Beneath the Clouds vs Rose Bisque
Both from Benjamin Moore's palette. Beneath the Clouds reads as blue-grey, while Rose Bisque reads as pink — two distinct hue families, not close cousins. They have nearly identical light reflectance values (42 vs 44), so they'll read as similarly Medium in most lighting conditions. Beneath the Clouds runs blue while Rose Bisque is decidedly red, which means they'll respond very differently to warm vs cool light sources. With a ΔE of 18.3, the contrast is hard to miss. These aren't variations on a theme — they're two different answers to the same question. Below you'll find 3 real-room photo comparisons where both colors appear side by side, plus 5 simulated room previews.

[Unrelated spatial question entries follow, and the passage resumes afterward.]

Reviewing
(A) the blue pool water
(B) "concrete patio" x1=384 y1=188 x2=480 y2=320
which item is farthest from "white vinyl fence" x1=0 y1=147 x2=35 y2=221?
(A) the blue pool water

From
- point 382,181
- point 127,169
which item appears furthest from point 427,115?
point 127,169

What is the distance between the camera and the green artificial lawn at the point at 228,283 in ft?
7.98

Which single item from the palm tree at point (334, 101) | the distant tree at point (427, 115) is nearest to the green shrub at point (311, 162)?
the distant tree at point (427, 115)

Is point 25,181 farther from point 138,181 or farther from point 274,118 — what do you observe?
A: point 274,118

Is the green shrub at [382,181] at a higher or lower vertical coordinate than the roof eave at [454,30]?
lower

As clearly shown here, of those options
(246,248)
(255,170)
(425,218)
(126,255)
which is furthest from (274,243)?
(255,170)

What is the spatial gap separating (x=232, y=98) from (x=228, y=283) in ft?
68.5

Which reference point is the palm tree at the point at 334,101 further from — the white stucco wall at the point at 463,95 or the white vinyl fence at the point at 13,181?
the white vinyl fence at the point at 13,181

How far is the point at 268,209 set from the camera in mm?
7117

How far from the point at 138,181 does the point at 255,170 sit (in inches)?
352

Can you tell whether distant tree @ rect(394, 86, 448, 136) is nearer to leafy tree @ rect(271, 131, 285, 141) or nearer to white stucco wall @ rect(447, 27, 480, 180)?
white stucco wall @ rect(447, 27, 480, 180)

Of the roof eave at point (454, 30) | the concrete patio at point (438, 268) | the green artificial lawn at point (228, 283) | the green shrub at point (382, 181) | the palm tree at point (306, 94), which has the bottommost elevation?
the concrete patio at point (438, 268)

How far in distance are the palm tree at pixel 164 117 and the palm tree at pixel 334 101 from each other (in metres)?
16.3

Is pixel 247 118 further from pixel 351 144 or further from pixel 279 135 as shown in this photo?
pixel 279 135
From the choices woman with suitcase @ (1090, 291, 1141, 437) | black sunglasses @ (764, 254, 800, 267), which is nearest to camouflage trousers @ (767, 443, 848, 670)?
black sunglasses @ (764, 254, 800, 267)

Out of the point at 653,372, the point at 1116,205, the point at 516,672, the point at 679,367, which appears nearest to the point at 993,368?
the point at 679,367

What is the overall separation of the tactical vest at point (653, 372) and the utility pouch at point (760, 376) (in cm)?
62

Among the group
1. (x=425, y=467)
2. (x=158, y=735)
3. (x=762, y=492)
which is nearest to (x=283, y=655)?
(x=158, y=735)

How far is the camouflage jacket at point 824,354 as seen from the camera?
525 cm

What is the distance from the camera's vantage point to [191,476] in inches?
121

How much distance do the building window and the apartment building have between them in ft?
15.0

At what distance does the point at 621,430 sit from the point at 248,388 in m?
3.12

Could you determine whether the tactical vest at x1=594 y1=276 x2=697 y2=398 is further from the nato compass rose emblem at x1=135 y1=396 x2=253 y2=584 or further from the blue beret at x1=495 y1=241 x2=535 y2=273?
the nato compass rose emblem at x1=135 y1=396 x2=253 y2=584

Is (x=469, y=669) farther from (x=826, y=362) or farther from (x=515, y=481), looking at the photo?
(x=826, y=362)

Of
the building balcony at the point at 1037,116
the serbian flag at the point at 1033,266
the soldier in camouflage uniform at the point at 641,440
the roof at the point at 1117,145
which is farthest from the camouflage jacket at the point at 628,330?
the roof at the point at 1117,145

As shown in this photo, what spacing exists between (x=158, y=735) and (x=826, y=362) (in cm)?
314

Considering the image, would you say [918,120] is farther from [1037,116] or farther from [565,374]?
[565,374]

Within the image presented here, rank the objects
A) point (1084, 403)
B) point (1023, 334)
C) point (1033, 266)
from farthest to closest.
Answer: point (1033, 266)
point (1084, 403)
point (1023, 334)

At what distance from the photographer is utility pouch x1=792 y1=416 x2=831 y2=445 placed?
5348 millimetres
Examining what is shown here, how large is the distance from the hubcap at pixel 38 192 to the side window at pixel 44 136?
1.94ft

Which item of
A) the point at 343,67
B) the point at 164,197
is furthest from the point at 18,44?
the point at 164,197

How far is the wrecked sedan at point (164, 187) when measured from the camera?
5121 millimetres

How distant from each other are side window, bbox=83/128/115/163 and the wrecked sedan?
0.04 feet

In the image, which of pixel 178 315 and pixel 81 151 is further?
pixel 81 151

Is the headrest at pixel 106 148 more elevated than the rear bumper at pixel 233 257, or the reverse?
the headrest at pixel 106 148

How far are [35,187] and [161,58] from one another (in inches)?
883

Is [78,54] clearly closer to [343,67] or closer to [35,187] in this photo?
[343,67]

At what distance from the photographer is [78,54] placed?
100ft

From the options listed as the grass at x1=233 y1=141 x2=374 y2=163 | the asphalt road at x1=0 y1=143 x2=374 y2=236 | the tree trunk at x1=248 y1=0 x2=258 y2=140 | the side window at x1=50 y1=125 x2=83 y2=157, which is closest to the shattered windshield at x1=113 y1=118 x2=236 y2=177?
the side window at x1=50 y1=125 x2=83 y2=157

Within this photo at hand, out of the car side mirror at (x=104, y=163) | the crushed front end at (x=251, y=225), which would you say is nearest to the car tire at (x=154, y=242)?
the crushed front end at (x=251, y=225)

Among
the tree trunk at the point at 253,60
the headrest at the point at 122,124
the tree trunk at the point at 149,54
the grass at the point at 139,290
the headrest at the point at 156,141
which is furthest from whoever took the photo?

Beneath the Clouds vs Rose Bisque in Real Spaces
3 real rooms side by side. Seeing Beneath the Clouds and Rose Bisque in actual rooms makes the difference concrete; browse the spaces below to get a feel for how each color lives on a wall.
Living Room
In a living room, color works across both daylight and evening light — the same wall can read very differently at noon and at 8pm. The temperature contrast between Rose Bisque and Beneath the Clouds is what sets these apart most in this context.
Bedroom
The context that matters most in a bedroom is how a color reads under a bedside lamp at night, not under noon daylight. Rose Bisque brings more warmth to the space, while Beneath the Clouds keeps things cooler and crisper.
Bathroom
Bathrooms are one of the few spaces where you're genuinely enclosed by the paint color, which makes the choice between these two more consequential. Rose Bisque brings more warmth to the space, while Beneath the Clouds keeps things cooler and crisper.
Color Details
Beneath the Clouds vs Rose Bisque Simulated Comparison
5 simulated room previews — drag the slider on each to see Beneath the Clouds on one side and Rose Bisque on the other.
Digital color is approximate. These simulations are generated from the manufacturer's hex values and overlaid on grayscale room photos — your screen's calibration, brightness, and viewing angle all affect how they render. Before committing to either color, test physical samples in your own space under the light you actually live with.
More Beneath the Clouds comparisons
See how Beneath the Clouds stacks up against other well-photographed colors across different brands and tones.